▸ **Problem requirements**
Could you put every line of the material below into a Markdown table with the columns "Row" and "Line", numbering the rows, skipping blank lines, and leaving the pictures out?

▸ **Recorded information**
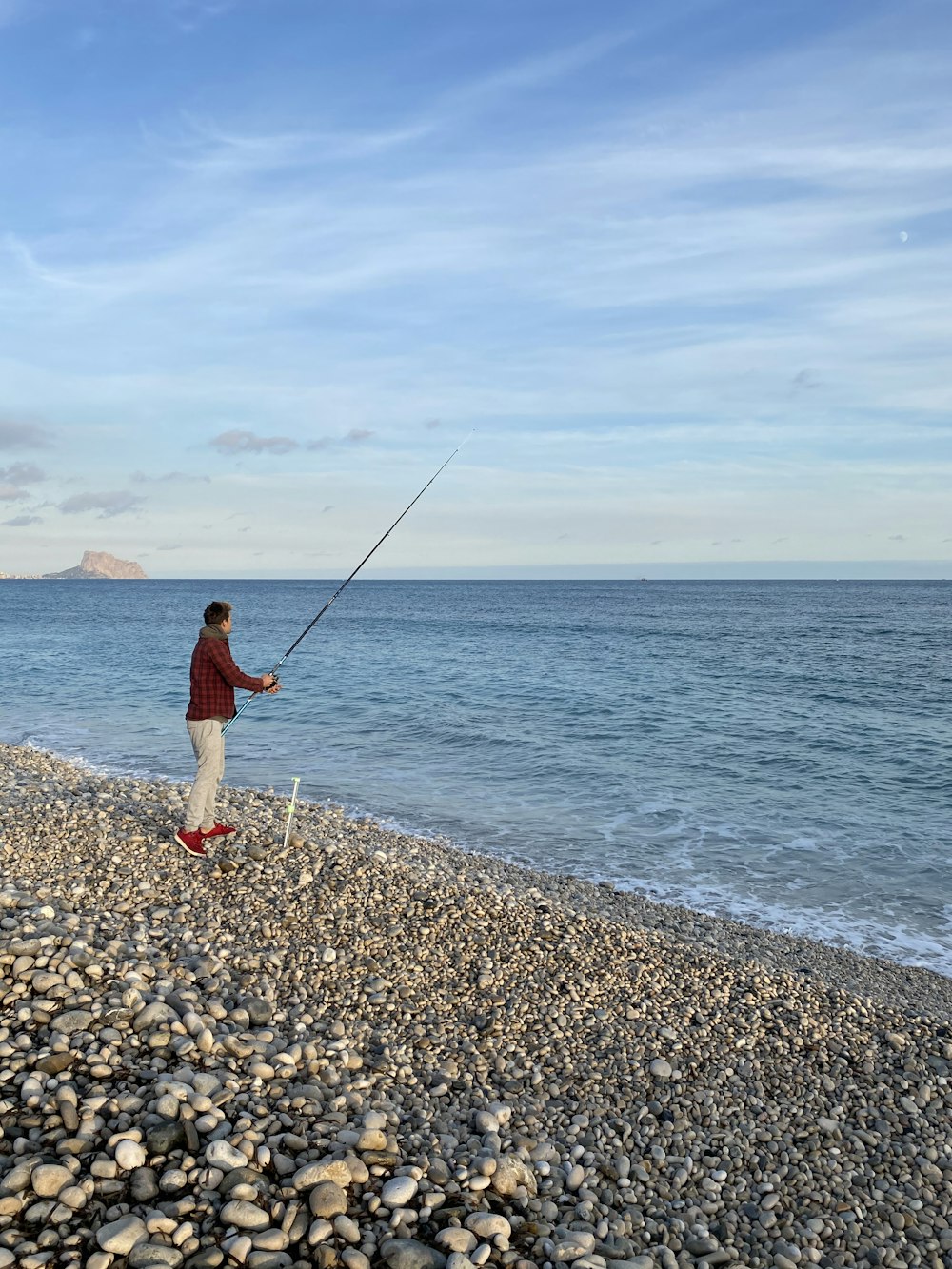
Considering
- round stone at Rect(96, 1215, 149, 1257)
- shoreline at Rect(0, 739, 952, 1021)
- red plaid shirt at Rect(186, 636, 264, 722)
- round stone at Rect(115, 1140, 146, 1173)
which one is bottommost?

▸ **Answer to this task**
| Row | Line |
|---|---|
| 1 | Considering |
| 2 | - round stone at Rect(96, 1215, 149, 1257) |
| 3 | - shoreline at Rect(0, 739, 952, 1021) |
| 4 | - red plaid shirt at Rect(186, 636, 264, 722) |
| 5 | - round stone at Rect(115, 1140, 146, 1173) |
| 6 | which one is bottommost? |